**Task:**
Pick up the blog post on March madness below after its final sentence and carry it forward in the same voice.

**Excerpted passage:**
☆ ☆ ☆ ☆

Friday, March 02, 2007

March madness--win or lose

I prefer endings--happy or tragic--that are scripted, or scored. I mean a musical score, not "scored at the buzzer."

This weekend, however, is the Lutheran School State Basketball Tournament here in Illinois, and my son, the eighth-grade basketball star, is putting his dream on the line. He and his teammates are playing hard. They have their eye on the championship.

I get scared even typing that word, for fear I jinx something. The team won this afternoon. There is more basketball tomorrow morning, tomorrow afternoon, Sunday. If they keep on winning, the next game is harder. If they lose, it's harder still.

I am a pre-Title IX girl. Didn't play sports in high school. Wasn't much good in grade school volleyball. Can't imagine throwing myself into win-or-lose jeopardy in front of bleachers filled with fans.

Why? Because I hate to lose. Which, of course, is why I should have played sports--to learn that I could lose and survive, because tomorrow is another day.

Winning is fleeting, too. How long does the glow last? After a while, the trophy gets shoved to the back of the shelf. The grade school champions, and the members of all the other teams, will have to finish their homework, turn in their uniforms, and start all over again in high school.

Yet remarkable moments live on. Think of those passages in life when everything suddenly comes together. The baby is born and in your arms. The words flow from your fingertips onto the paper or the screen. The music is in tune, in tempo, and filled with whole ideas and emotion. The angel has stirred the waters. Her presence stops clocks, or slows them. The air is clear and the mind grasps all 360 degrees and the infinite depth of reality.

I have known these moments in scripted and scored performances, in labor before a birth and in labor at the keyboard. My son knows them on the basketball court. He sees the openings, he sees the ball, his timing in those moments is perfect.

☆ ☆ ☆ ☆

**Data block:**
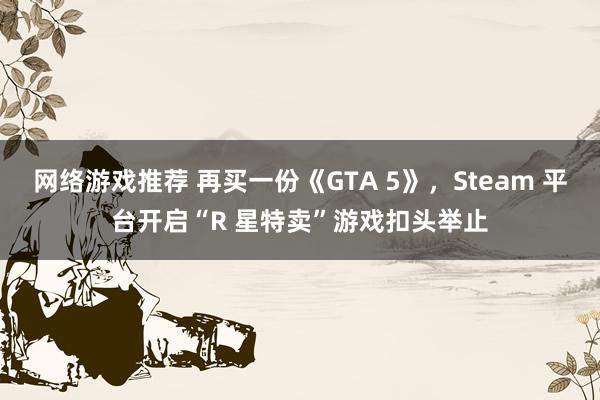 网络游戏推荐 再买一份《GTA 5》，Steam 平台开启“R 星特卖”游戏扣头举止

☆ ☆ ☆ ☆

**Task result:**
The afterglow of such success warms your spirit for days. You can feel the magic, feel the rhythm even years later.

Losing makes me want to hide in the back of a deep, deep closet, behind the scratchy woolen coats, among the dust bunnies and the odd shoes. I do not want to do homework, or housework. I do not see how to return to the land of the living, having learned the rough and tough truth that many, many things do not turn out happily.

Mountaintop experiences and time spent in the bitter pit can both lead to disorientation and listlessness. Returning to plain living is hard. Next week there will be a letdown in our household after the many weeks of basketball practice and many hours of staying cool, calm, and focused (mostly).

Two of the boys on our team came to today's game from their grandfather's funeral. (One of these kids is a starter--his presence is critical.) Funerals, it seems to me, are mountaintop moments, even though they are about the hard, tough truth that we all must die. Heaven opens when we gather to look death in the face, and God's mansions seem very close to earth. The angels gather, and the Spirit hovers above those whose grief overflows. We see, as St. Paul says, through a mirror dimly, but in such moments, we do see the blurry substance of God's immortal, substantial promises.

God protect the winners and the losers, the joyful as well as the disappointed.

Go Vikings! Go Grace!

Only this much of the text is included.